As Mercouris explains, Russia has a diversified economy with a strong manufacturing base, a floating exchange rate where the ruble is not tied to the dollar, and a tightly controlled economy; oil & gas exports account for 10% of its GDP. Energy is its biggest export but not by any means its only one, whereas energy accounts for around 40% of SA’s exports, which would be harder hit by falling prices. This is a cause of tension between Russia and SA.
To Russia’s refusal, the Saudi Empire Struck Back. According to a Zerohedge report from yesterday titled Saudi Arabia Starts All-Out Oil War: MbS Destroys OPEC By Flooding Market, Slashing Oil Prices:
Talks in Vienna ended in dramatic failure on Friday as Saudi Arabia’s gamble to get Russia to agree to a prolonged and deeper (production) cut failed to pay off.
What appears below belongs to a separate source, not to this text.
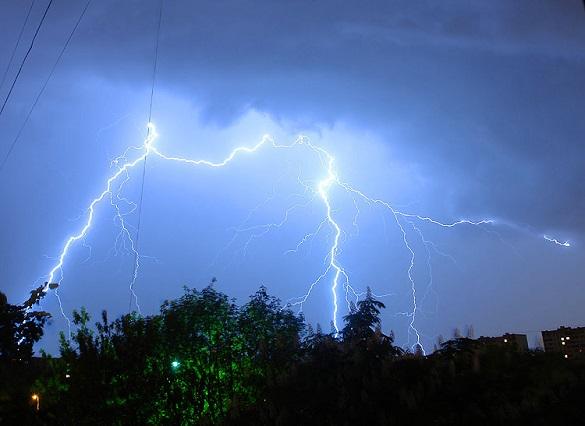 Негода не стихає: на Черкащині оголосили штормове попередження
Following Friday’s shocking collapse of OPEC+, when Russia and Riyadh were unable to reach an agreement during the OPEC+ summit in Vienna which was seeking up to 1.5 million b/d in further oil production cuts, on Saturday Saudi Arabia kick started what Bloomberg called an all-out oil war, slashing official pricing for its crude and making the deepest cuts in at least 20 years on its main grades, in an effort to push as many barrels into the market as possible.
Traders said the Saudi move was a direct attack at the ability of Russian companies to sell crude in Europe.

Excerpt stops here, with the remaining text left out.